Task brief:
Search the records for the line with "Given this image, from". Output that line and each line after it, exactly, and stop at the end; omit pictures.

Data to use:
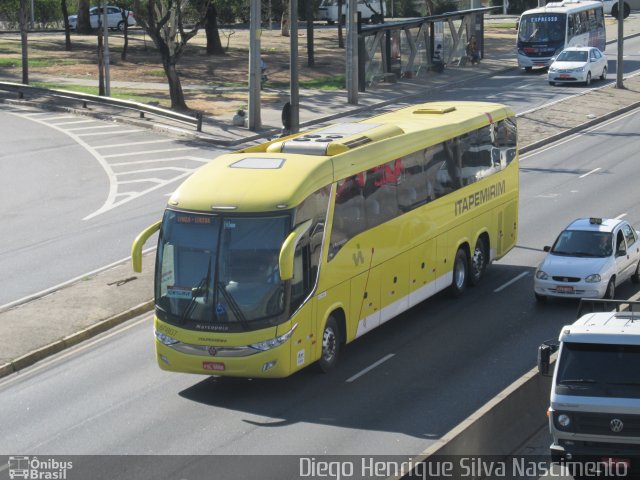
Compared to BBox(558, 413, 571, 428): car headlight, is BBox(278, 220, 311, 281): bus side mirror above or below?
above

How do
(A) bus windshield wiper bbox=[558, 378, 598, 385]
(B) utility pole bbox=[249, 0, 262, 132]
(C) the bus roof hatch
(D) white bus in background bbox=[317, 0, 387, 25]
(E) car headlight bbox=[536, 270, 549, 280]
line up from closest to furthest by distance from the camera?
1. (A) bus windshield wiper bbox=[558, 378, 598, 385]
2. (C) the bus roof hatch
3. (E) car headlight bbox=[536, 270, 549, 280]
4. (B) utility pole bbox=[249, 0, 262, 132]
5. (D) white bus in background bbox=[317, 0, 387, 25]

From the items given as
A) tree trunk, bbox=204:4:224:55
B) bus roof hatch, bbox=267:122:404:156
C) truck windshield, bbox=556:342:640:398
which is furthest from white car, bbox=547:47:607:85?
truck windshield, bbox=556:342:640:398

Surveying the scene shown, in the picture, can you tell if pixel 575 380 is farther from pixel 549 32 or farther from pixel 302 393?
pixel 549 32

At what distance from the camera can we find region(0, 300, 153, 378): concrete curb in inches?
781

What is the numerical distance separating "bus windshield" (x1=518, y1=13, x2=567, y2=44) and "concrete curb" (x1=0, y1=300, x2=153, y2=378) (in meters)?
43.0

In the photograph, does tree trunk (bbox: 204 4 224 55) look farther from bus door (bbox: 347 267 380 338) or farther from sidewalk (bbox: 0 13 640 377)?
bus door (bbox: 347 267 380 338)

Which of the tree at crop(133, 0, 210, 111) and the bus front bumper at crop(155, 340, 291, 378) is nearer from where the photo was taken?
the bus front bumper at crop(155, 340, 291, 378)

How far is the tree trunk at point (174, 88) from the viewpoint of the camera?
47.4 meters

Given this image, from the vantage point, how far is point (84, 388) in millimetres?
18688

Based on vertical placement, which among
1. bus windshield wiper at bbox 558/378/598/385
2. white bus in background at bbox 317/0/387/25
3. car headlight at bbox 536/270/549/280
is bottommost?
car headlight at bbox 536/270/549/280

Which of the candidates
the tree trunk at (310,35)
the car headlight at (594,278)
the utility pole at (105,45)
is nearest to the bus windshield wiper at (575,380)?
the car headlight at (594,278)

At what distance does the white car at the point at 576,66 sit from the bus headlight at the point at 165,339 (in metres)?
40.7

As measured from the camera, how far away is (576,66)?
54875 millimetres

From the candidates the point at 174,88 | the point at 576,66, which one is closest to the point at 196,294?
the point at 174,88
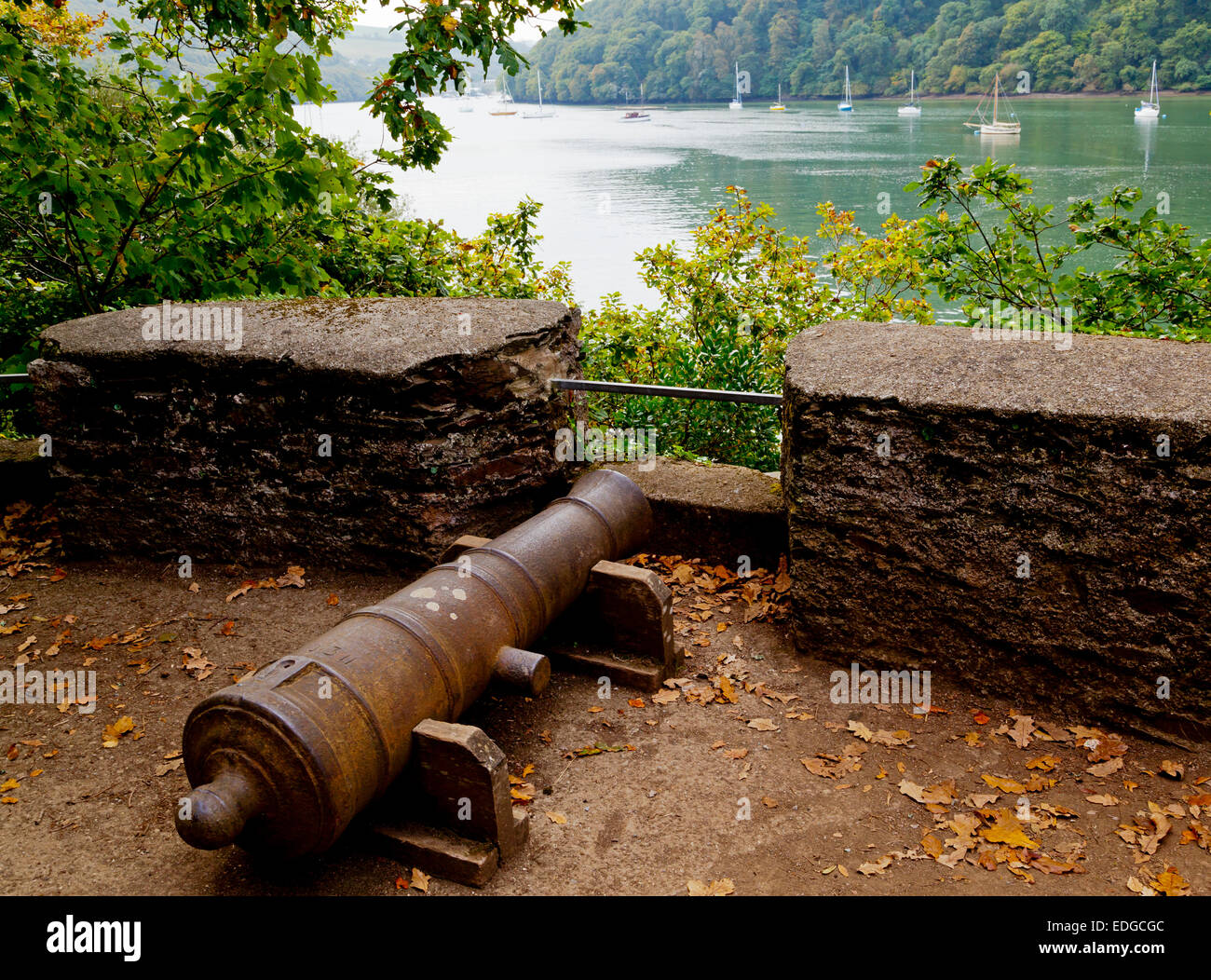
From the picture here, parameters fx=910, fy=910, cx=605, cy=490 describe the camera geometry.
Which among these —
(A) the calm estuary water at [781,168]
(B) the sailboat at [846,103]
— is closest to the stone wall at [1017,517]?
(A) the calm estuary water at [781,168]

Result of the task:
Given this image, from the vantage point, how far is point (84, 388) in millimetres?
18688

Based on vertical placement, which among
1. bus windshield wiper at bbox 558/378/598/385
2. white bus in background at bbox 317/0/387/25
3. car headlight at bbox 536/270/549/280
is bottommost?
car headlight at bbox 536/270/549/280

Which of the candidates
the tree trunk at (310,35)
the car headlight at (594,278)
the utility pole at (105,45)
is nearest to the bus windshield wiper at (575,380)?
the car headlight at (594,278)

At what distance does the white car at the point at 576,66 sit from the bus headlight at the point at 165,339 (in metres)?
40.7

As measured from the camera, how far away is (576,66)?
54875 millimetres

From the candidates the point at 174,88 | the point at 576,66, which one is closest to the point at 196,294?
the point at 174,88
From the picture here, parameters fx=910, fy=910, cx=605, cy=490 describe the camera geometry.
Which among these —
(A) the calm estuary water at [781,168]
(B) the sailboat at [846,103]
— is closest to the stone wall at [1017,517]?
(A) the calm estuary water at [781,168]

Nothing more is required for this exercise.